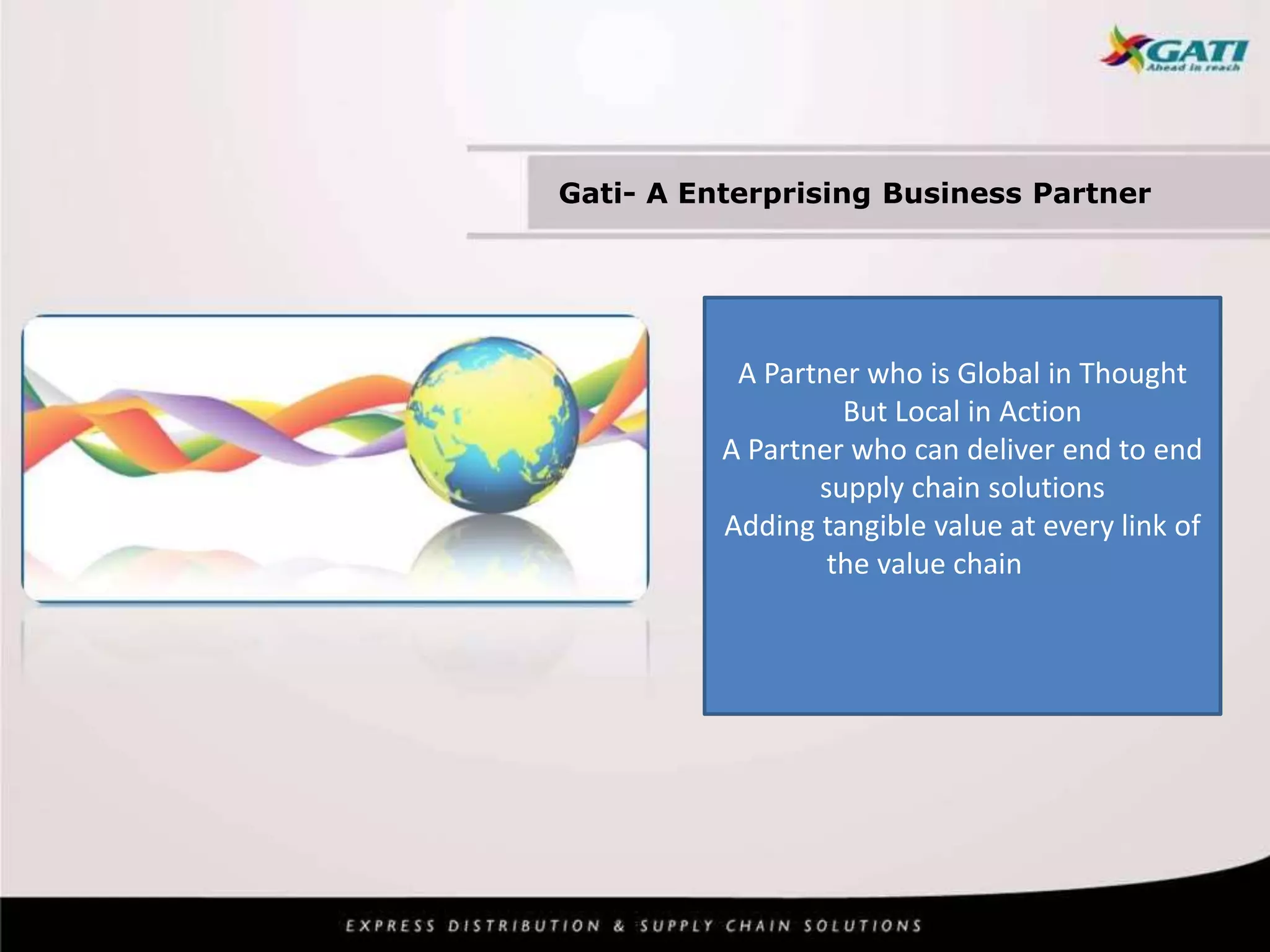 GATI
Ahead in reach

Gati- A Enterprising Business Partner

A Partner who is Global in Thought But Local in Action
A Partner who can deliver end to end supply chain solutions
Adding tangible value at every link of the value chain

EXPRESS DISTRIBUTION & SUPPLY CHAIN SOLUTIONS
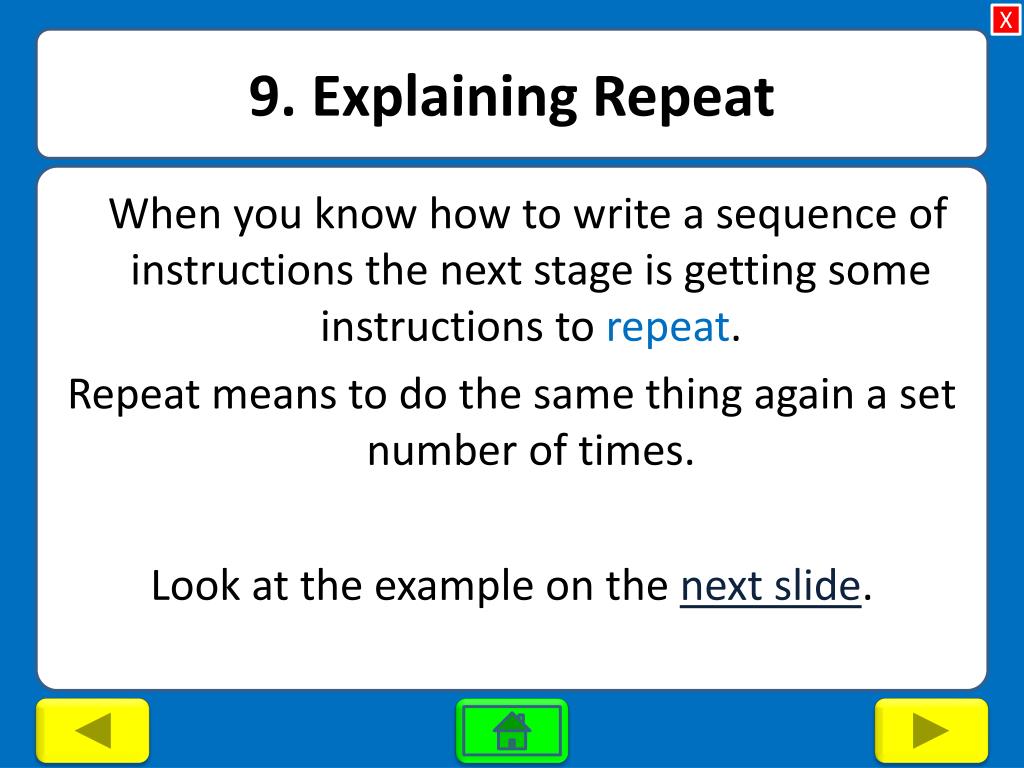 X

9. Explaining Repeat

When you know how to write a sequence of instructions the next stage is getting some instructions to repeat.

Repeat means to do the same thing again a set number of times.

Look at the example on the next slide.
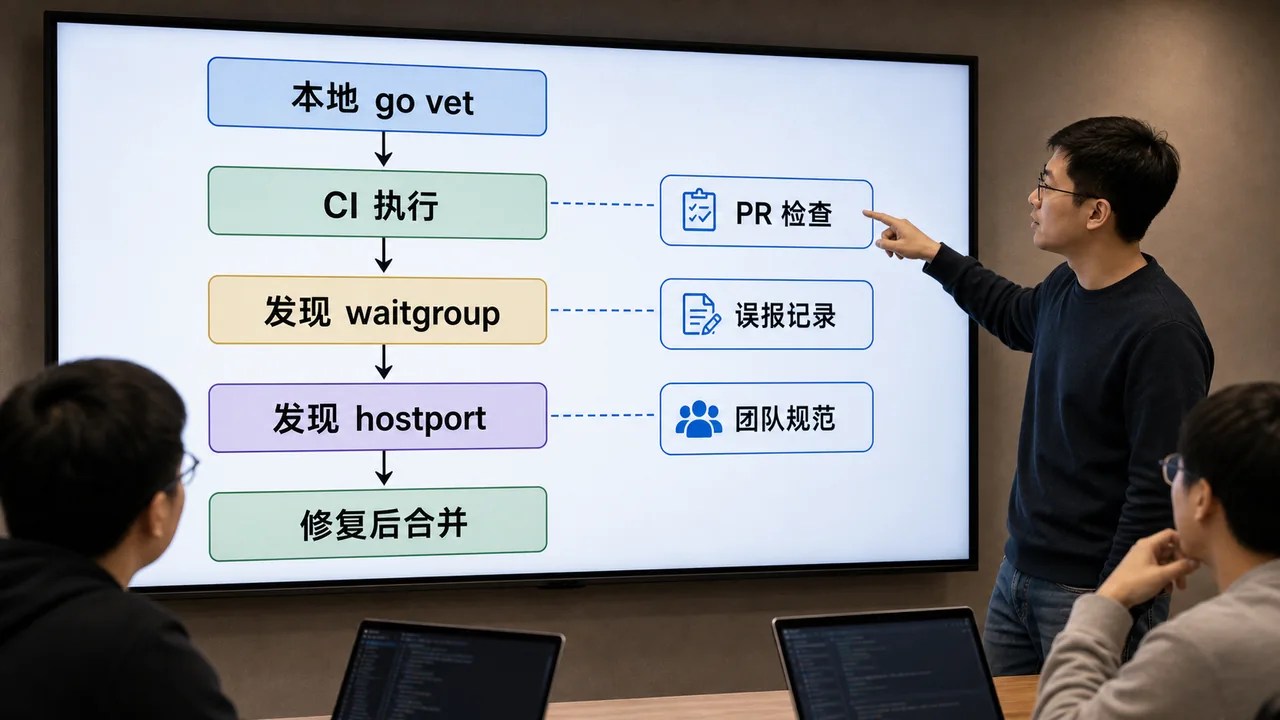 本地 go vet

CI 执行

发现 waitgroup

发现 hostport

修复后合并

PR 检查

误报记录

团队规范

— Requirement —
Give the records again exactly, without pictures.

— Output for this task —
 GATI
Ahead in reach

Gati- A Enterprising Business Partner

A Partner who is Global in Thought But Local in Action
A Partner who can deliver end to end supply chain solutions
Adding tangible value at every link of the value chain

EXPRESS DISTRIBUTION & SUPPLY CHAIN SOLUTIONS
 X

9. Explaining Repeat

When you know how to write a sequence of instructions the next stage is getting some instructions to repeat.

Repeat means to do the same thing again a set number of times.

Look at the example on the next slide.
 本地 go vet

CI 执行

发现 waitgroup

发现 hostport

修复后合并

PR 检查

误报记录

团队规范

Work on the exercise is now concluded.